Collected data entries
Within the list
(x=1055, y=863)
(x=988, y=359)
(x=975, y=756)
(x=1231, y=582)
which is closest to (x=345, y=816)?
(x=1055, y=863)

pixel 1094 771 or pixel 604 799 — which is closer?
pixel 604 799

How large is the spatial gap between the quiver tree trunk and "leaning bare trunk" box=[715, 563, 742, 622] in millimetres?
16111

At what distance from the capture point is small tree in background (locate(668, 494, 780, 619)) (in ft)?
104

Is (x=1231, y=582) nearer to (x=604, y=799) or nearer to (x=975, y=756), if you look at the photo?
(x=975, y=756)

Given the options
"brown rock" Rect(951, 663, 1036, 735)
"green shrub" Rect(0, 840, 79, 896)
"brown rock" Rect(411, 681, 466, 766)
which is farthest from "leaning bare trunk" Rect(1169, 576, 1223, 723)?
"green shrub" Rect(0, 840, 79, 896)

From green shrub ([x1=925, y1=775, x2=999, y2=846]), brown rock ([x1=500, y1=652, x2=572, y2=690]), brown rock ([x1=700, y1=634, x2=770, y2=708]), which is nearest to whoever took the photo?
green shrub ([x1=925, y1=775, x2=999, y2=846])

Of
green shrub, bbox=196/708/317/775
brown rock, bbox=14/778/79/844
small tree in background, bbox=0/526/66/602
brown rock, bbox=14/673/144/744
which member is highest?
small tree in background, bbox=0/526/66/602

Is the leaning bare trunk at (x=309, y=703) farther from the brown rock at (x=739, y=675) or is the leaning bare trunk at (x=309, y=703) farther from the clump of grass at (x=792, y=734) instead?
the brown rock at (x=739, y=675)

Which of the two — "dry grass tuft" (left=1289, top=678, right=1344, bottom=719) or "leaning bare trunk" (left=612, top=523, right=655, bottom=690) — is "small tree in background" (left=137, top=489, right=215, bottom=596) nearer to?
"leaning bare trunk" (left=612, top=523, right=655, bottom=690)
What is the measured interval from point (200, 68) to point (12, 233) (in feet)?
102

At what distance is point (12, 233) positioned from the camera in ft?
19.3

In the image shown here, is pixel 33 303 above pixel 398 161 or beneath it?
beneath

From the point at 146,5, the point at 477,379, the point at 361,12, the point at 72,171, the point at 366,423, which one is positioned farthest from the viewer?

• [WHAT IS BEING ASKED]
Everything from the line containing "What is the" to the end of the data above should be quoted exactly, please, both ends included, and nothing outside that span.

• [FINISHED ANSWER]
What is the measured interval from point (200, 68) to point (12, 233) (in feet)?
102

At what distance is point (12, 233) positioned from the camera in ft?
19.3

In the image shown here, is pixel 33 303 above pixel 398 161 or beneath it?
beneath

From the point at 146,5, the point at 477,379, the point at 361,12, the point at 72,171, the point at 366,423, which one is positioned farthest from the viewer?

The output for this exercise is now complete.